A military judge ordered Shaer to be freed because of "lack of evidence" and no charges were brought against him, his attorney, Osama Al Saadi, said.
Shaer is the most senior Hamas official to be released since Israel arrested scores of members of the hardline movement after its armed wing claimed joint responsibility for the capture of a soldier near the Gaza Strip in late June.
Saadi said that the 44-year-old Shaer, who was held in jail in Petah Tikva near Israel's commercial capital Tel Aviv after his arrest in August, was released after appearing before the judge in a police station.
The minister immediately set out for home in the Nablus region of the northern West Bank and by late afternoon had reached a checkpoint outside the city, according to a local security source.
In a telephone interview broadcast on the pan-Arab television network Al Jazeera, Shaer said that he had been questioned in detention about his political activities and the fate of the captured Israeli soldier, Corporal Gilad Shalit.
Israeli troops arrested the deputy prime minister, who also serves as education minister in the Hamas-led government, August 19 at dawn in the West Bank political capital of Ramallah.
The military confirmed at the time that his detention was part of a wider clampdown on the Islamist movement Hamas, which Israel and the West consider a terrorist organization for a campaign of suicide attacks in the Jewish state.

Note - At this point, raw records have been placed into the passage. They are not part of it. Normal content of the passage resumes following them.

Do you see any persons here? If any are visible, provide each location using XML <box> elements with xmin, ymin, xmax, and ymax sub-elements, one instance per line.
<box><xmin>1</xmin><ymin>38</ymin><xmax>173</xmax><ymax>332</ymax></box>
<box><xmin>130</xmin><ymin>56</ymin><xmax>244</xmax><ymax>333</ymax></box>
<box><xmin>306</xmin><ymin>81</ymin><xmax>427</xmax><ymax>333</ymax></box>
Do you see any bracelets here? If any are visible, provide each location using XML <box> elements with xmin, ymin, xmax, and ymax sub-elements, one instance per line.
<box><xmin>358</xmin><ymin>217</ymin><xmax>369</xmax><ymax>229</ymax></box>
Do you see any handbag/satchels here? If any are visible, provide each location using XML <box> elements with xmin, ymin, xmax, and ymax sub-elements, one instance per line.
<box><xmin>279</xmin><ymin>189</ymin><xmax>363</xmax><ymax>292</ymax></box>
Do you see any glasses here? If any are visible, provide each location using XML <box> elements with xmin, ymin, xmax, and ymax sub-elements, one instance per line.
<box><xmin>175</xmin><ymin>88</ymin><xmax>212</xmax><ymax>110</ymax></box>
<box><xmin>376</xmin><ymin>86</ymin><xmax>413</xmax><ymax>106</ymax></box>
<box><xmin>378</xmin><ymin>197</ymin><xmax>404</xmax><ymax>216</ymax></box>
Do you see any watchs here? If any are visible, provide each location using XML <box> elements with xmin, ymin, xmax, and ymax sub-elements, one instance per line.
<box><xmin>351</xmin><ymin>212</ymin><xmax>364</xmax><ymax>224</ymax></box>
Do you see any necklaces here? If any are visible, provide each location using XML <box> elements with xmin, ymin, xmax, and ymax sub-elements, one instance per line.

Israel arrested more than 60 Hamas officials, including a third of the cabinet and more than two-dozen MPs, after Shalit was captured and two other soldiers killed in a daring raid by Gaza militants.
Twenty-eight MPs, including parliamentary speaker Aziz Dweik, and four cabinet ministers remain in custody. Most of them have been charged with membership in a terrorist organization.
Palestinian President Mahmoud Abbas has urged Israel to free detained Hamas ministers and lawmakers before a national unity government is formed between the Islamist movement and his moderate Fatah faction.